▸ Document passage:
Start of Block

Bracing A Fence Corner for Dummies - The Freelance Files MMCCLI

T-Post Corner Brace
T-Post Corner Brace
We don't know about you, but we hear an awful lot these days about the differences between people who live in rural settings and those who live in the big cities. While we think most of the difference is rubbish, there definitely are some things that people who grew up in or now live in rural settings know that lifelog city-dwellers don't. Based on what he wrote in "How to Make a Corner Fence With T-Posts" for HomeSteady.com, we somehow suspect that Keith Allen was a city boy (his North Dakota roots notwithstanding). We ran across his work while looking at a garbage post penned by one Jack Gerard/Jack Casteele about stretching barbed wire.

While we'd be inclined to ask how to make a "fence corner" instead of a "corner fence," we got the idea. Apparently Allen did as well, googling around until he found what appear to be instructions for hardware made by the Wedge-Loc® company. What he did with those instructions, unfortunately, was pretty much useless.

End of Block

▸ Required actions:
(1) In the piece on bracing a fence corner, which website published Keith Allen's "How to Make a Corner Fence With T-Posts"?
(2) Carry the piece on bracing a fence corner forward from its last sentence, keeping its voice.
The data that follows plays no part in this work.

▸ Recorded data:
Start of Block

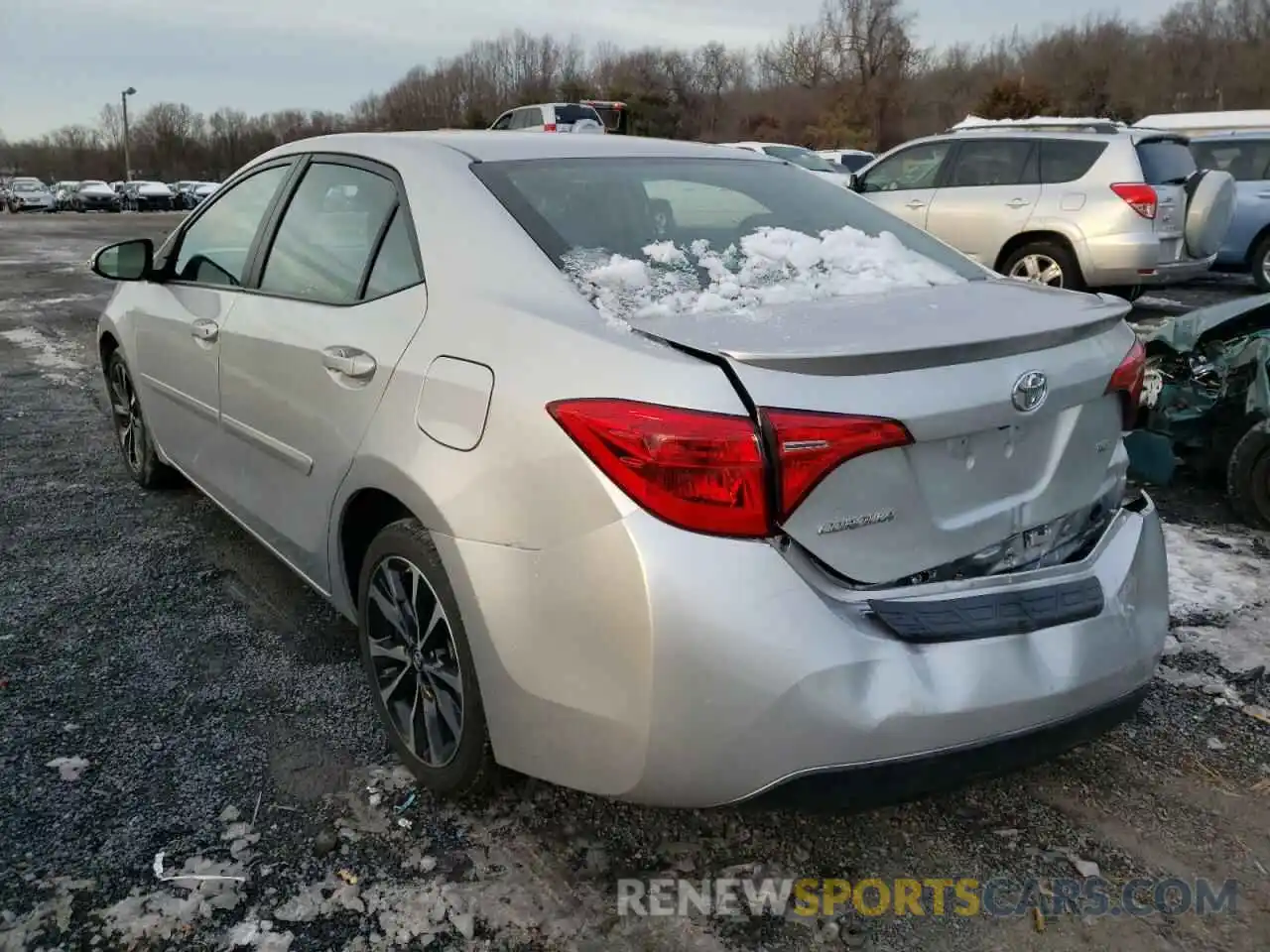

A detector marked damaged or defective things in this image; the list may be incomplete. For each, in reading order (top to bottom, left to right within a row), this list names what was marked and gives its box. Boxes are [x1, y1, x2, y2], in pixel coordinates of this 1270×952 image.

damaged green vehicle [1135, 292, 1270, 524]
rear bumper damage [441, 488, 1167, 805]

End of Block

▸ Answers to the problems:
(1) HomeSteady.com

(2)
The company kindly printed an image, reproduced above, showing how to use their product to set T-Posts for a barbed wire fence corner: You set three posts to make a right angle at the corner, then use four of the company's patented brackets and two diagonal braces to complete the braced corner. Keith's version of the instructions left quite a bit to be desired. Here's why:
  1. "Drive the corner post." – Works for us...
  2. "Place a second post... down the fence line. Drive this post..." – Again, works for us.
  3. "Attach a... bracket to each end of a third post... Attach a similar bracket to the second post..." – Ummm, no, Keith, you drive the third post into the ground "down the fence line" at right angles to the existing pair (on the other leg of the right angle).
  4. "Connect the brackets [sic] attached to the third post to the bracket at the base of the second post. Place the other end of the post against the corner post." – That isn't going to make a braced corner, Keith; that's an in-line stiffener such as might be used at a gate.
You need three driven posts and two T-posts set at an angle (they may need to be cut) to construct a braced corner, for five posts in all. Keith only seemed to think you'll need three posts total. So now you know why the J-school grad earned the title of Dumbass of the Day: he picked it up for faking a knowledge of fencing.